_Tasks for this exercise_.
a – List every symbol that appears in the mass equation in the lecture notes on binary stars.
b – According to the lecture notes on binary stars, what share of stars may actually be in binary systems?
c – Continue the lecture notes on binary stars from the point where they stop.

Start of Selected extract

Lecture 24 - The Interstellar Medium (3/18/96)
Seeds: Chapters 8, 9
- A Binary Star Primer
- Estimates are that as much as 50% of the stars are actually
in binary systems, that is, two stars orbiting each
other like the Earth and its Moon.
- This high rate of double stars is telling us something about
how stars were formed.
- For us, binary stars give us a tool to measure the masses of the
stars using Kepler's 3rd Law (as modified by Newton).
- We have: (M_1 + M_2)/Msun = a(AU)^3 / P(yrs)^2
- Note that this relation was calibrated using the Sun-Earth orbit,
but gravitation is universal, so we can use it anywhere!
- How can we locate binary star system? There are three kinds
of binary star systems:
- Visual Binary - you can see both stars orbiting the
center of mass. These must be nearby, since 1 AU is
1 arcsec at 1 pc distance, so at 100 pc 1 AU is 0.01
arcsec! You get the period P and apparent semi-major axis
of the orbit A.
- Spectroscopic Binary - even though the two stars
appear too close together on the sky to resolve,
you can see the orbital motions through the
Doppler effect shifting emission or absorption
lines in the stellar spectrum back and forth as the star
moves toward then away from us. This is sensitive only
to the component of the orbital velocity along the line
of sight - if the orbital plane is perpendicular to our
line of sight, no red/blue shifting of lines is seen.
You get the period P, and the projected velocity v from
which you can derive the projected axis A.

End of Selected extract
Start of Data section

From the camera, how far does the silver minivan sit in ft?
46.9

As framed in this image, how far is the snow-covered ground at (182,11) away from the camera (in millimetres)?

End of Data section

_Exercise answers_.
a – M_1, M_2, Msun, a, P

b – As much as 50% of the stars.

c –
- Eclipsing Binary - a spectroscopic binary system where
the orbit is almost exactly aligned with the line-of-sight
and thus one or both stars cross in front of the other
causing eclipses. You can see the brightness dim and
thus determine the period (and the radius of the stars
from the timing). From spectroscopy, velocity can be
determined.
- Please read the part of Chapter 8 (section 8-4) for more on
binary stars!
- Gravitational Collapse
- Gravity is always attracting, there is no "anti-gravity" repulsion.
- What do you think happens if you start with a bunch of matter
(of any type) distributed far across space, and let gravity do
its work?
- Unless you make the matter distribution exactly uniform and infinite
then it will always collapse eventually, unless something
stops it.
- What can stop gravitational collapse?
- The matter can hit something first, namely the rest of the matter
that is falling in also. These collisions cause heat and pressure
which resists the collapse. This is called gas pressure.
- If the collapsing cloud of matter becomes hot enough, and starts
emitting photons like stars do, then the light pressure can stop
the collapse. This is called radiation pressure.
- Some other sort of pressure, like that from magnetic fields, can
stop the collapse. This is called magnetic pressure.
- We know our solar system is stable and not collapsing, but the
planets are orbiting. They possess momentum, specifically,
angular momentum that keeps it spinning instead of
collapsing.
- It turns out that stars (and gas giant planets like Jupiter and
Saturn) use gas and radiation pressure to support themselves against
gravity. This is what defines the size of a star.
- It also turns out that in the early stages of star formation, when
large gas clouds have to collapse by many orders of magnitude in
size to form stars, that magnetic pressure (and to some extent
gas pressure) and angular momentum must be overcome.
- We will discuss the star formation process in more detail
in the next lecture.
- For now, where is the stuff from which stars are made?
- A View of the Interstellar Medium
- Early in the history of telescopic astronomy, it was noticed
that in addition to lots and lots of stars, there appeared to
be fuzzy patches, or clouds, in the celestial sky.
- These were called nebulae, or nebula in the singular,
which is Latin for "cloud".
- Catalogs for nebulae were made so that people would not confuse them
with fuzzy comets, which they were more interested in.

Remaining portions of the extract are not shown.